-- START Text extract --
Background
Mikhail Vasilevich Alekseyev was born in Tver province on November 15, 1857. He was the son of an officer.
Mikhail Vasilevich Alekseyev was born in Tver province on November 15, 1857. He was the son of an officer.
Alekseyev completed the Moscow Infantry Cadet School in 1876 and went to war against the Turks almost immediately. Like many of his contemporaries, Alekseev smoothed the path to higher command by attending the General Staff Academy, graduating in 1890. He did a turn as staff officer in the St. Petersburg Military District, then returned to the General Staff Academy to teach military history from 1898 to 1904.
As a newly promoted major general, Mikhail Alekseyev left for the Russo-Japanese War in late 1904. There he served as deputy chief of staff of the Third Army. Apparently he survived the debacle in the Far East with his reputation intact, since, in 1908, he was named chief of staff for the important Kiev Military District. There he took the lead in opposing the plan of General Yury Danilov (q.v.) of the General Staff to concentrate on attacking East Prussia at the start of a future war with the Central Powers. Rallying other local military leaders who would have to face Austria-Hungary at the outbreak of war, Alekseev shaped a plan more to his liking: the main weight of the Russian army was to move against Austrian Galicia, with a subsidiary attack to be pointed at East Prussia.
At the outbreak of World War I, Alekseev was named chief of staff to General Nikolai Ivanov (q.v.), the ineffectual commander of the southwestern front, that is, Southwestern Army Group. In the tangled Galician campaign that followed, the Ivanov-Alekseev team proved incapable of driving forward their forces, notably the Third and Eighth Armies, advancing westward along the Carpathians. Without sufficient speed and aggressiveness, the Russians failed to cut off the exposed Austrian armies thrusting northward toward Cholm and Lublin.
The problem of lackadaisical and timid field army commanders was all too familiar to Alekseev by March 1915, when he took command of the northwestern front. He then began to exemplify the other major failing of the Russian army in World War I: the tendency of front commanders to act without regard to orders from above. Two months after assuming his new post, Alekseev received word of catastrophe to the south. General von Mackensen (q.v.) and an Austro-German Eleventh Army broke through Ivanov's thin defenses at Gorlice on May 2, and then drove upward into central Poland. Alekseev followed the precedent set in 1914 and only grudgingly shifted his reserves to mend the critical situation that was developing. Nonetheless, against the fading reputations of Ivanov, Grand Duke Nikolai Nikolaevich (q.v.), the commander in chief, and Danilov, the de facto chief of staff for the entire army, Alekseev's prospects boomed. He held the line of the Narev River against a new German offensive from East Prussia in mid-July and then retreated in good order from the perilous Polish salient. By the time the entire Russian front stabilized, in late August, the majority of the field armies had come under his direct command.
-- END Text extract --
-- START Supplied material --
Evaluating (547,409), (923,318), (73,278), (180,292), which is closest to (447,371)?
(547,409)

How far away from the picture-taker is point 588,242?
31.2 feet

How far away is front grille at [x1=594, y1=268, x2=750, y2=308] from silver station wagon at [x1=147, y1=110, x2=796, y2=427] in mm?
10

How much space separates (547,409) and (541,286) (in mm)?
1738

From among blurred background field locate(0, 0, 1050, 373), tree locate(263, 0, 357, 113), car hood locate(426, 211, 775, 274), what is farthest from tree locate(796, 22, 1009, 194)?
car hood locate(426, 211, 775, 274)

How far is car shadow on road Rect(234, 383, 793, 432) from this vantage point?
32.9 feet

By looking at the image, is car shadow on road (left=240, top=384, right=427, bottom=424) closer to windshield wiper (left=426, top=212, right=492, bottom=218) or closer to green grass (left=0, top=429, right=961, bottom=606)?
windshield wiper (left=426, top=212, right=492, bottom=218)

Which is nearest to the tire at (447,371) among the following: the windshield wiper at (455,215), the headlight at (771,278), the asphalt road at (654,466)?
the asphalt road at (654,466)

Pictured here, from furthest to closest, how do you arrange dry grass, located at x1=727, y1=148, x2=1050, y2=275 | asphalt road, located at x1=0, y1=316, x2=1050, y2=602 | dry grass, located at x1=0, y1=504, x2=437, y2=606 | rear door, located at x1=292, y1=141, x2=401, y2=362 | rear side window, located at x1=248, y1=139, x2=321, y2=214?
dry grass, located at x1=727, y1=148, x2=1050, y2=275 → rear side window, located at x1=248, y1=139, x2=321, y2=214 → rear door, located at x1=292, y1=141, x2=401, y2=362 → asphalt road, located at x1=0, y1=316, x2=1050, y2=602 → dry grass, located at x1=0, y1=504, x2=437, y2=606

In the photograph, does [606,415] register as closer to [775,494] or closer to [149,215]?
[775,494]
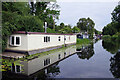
-- END Supplied material --
• **The request**: Write out the part of the Alekseyev biography from "Alekseyev completed the" up to and including "1898 to 1904.". Work from the Alekseyev biography alone.

• **Solution below**:
Alekseyev completed the Moscow Infantry Cadet School in 1876 and went to war against the Turks almost immediately. Like many of his contemporaries, Alekseev smoothed the path to higher command by attending the General Staff Academy, graduating in 1890. He did a turn as staff officer in the St. Petersburg Military District, then returned to the General Staff Academy to teach military history from 1898 to 1904.